Blinzelnd sah sie mir in die Augen.
„Is ja gut, Opa!“ meldete sich zwei Sitzreihen vor mir ein junger Schnösel und wandte sich sofort wieder seinem Handy zu. „Ach, hier spinnt gerade son Weltverbesserer-Opa. Der Jüngling, der die Form seiner zum Hahnenkamm gegelten Haare in regelmäßigen Abständen mit beiden Händen überprüfte, telefonierte mit seiner Liebsten. „Ich dich auch“, murmelte er. Das konnte nur die Antwort auf ein längeres Liebesgeständnis sein, denn das Lächeln des Typen war unübersehbar das eines genießenden Besitzers.

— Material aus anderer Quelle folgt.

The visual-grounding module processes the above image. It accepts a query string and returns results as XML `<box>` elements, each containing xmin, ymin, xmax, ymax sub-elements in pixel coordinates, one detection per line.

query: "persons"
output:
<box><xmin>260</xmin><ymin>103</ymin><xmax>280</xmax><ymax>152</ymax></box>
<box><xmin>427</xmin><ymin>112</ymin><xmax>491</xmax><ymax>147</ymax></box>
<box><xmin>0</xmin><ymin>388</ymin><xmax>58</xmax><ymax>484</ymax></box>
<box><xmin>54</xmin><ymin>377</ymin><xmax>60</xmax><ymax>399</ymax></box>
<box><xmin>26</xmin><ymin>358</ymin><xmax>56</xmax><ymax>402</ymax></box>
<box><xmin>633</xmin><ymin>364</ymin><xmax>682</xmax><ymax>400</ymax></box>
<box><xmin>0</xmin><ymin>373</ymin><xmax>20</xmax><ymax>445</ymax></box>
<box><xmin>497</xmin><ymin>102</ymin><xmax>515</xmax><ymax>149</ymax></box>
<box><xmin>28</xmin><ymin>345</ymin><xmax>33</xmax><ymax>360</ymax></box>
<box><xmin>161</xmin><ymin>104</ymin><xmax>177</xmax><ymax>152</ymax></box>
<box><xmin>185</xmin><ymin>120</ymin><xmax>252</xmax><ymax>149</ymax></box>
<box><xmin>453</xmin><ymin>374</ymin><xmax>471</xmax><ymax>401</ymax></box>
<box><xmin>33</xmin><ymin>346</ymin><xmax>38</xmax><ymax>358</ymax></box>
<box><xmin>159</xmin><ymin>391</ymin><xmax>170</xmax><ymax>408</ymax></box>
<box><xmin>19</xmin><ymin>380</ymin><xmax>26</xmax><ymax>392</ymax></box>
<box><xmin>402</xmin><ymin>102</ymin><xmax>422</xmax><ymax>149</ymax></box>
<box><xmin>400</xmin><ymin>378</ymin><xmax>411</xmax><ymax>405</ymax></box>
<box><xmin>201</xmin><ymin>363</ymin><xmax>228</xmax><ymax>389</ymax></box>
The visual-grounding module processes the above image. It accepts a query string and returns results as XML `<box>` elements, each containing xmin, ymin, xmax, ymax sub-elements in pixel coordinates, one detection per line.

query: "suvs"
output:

„Menschen sind keine Verkaufsobjekte. Sie brauchen Zeit, Zeit und Liebe, Liebe, Liebe!“ Peinlich war mir, dass sich meine Stimme beim dritten Mal Liebe überschlug. Ich verschluckte mich und heftiger Husten trieb mir Tränen in die Augen.
Die meisten Fahrgäste der voll besetzten Bahn stierten desinteressiert vor sich hin.
Zwei ältere Frauen, die neben meinem Sitz standen, blickten auf mich herab und tuschelten.
„Stimmt ja, was er sagt. Aber muss er das unbedingt hier rausposaunen. Und auch noch so laut. Dem hört wahrscheinlich sonst keiner zu. Ich hab mal gelesen, Leute, die grundlos in der Öffentlichkeit rumbrüllen, sind ziemlich einsam.“
„Menschen brauchen menschliche Anerkennung. Echte Anerkennung. Keine falschen Komplimente von Vertretern, die ihnen was andrehen wollen.“ Ich bemühte mich um einen seriöseren ruhigeren Ton.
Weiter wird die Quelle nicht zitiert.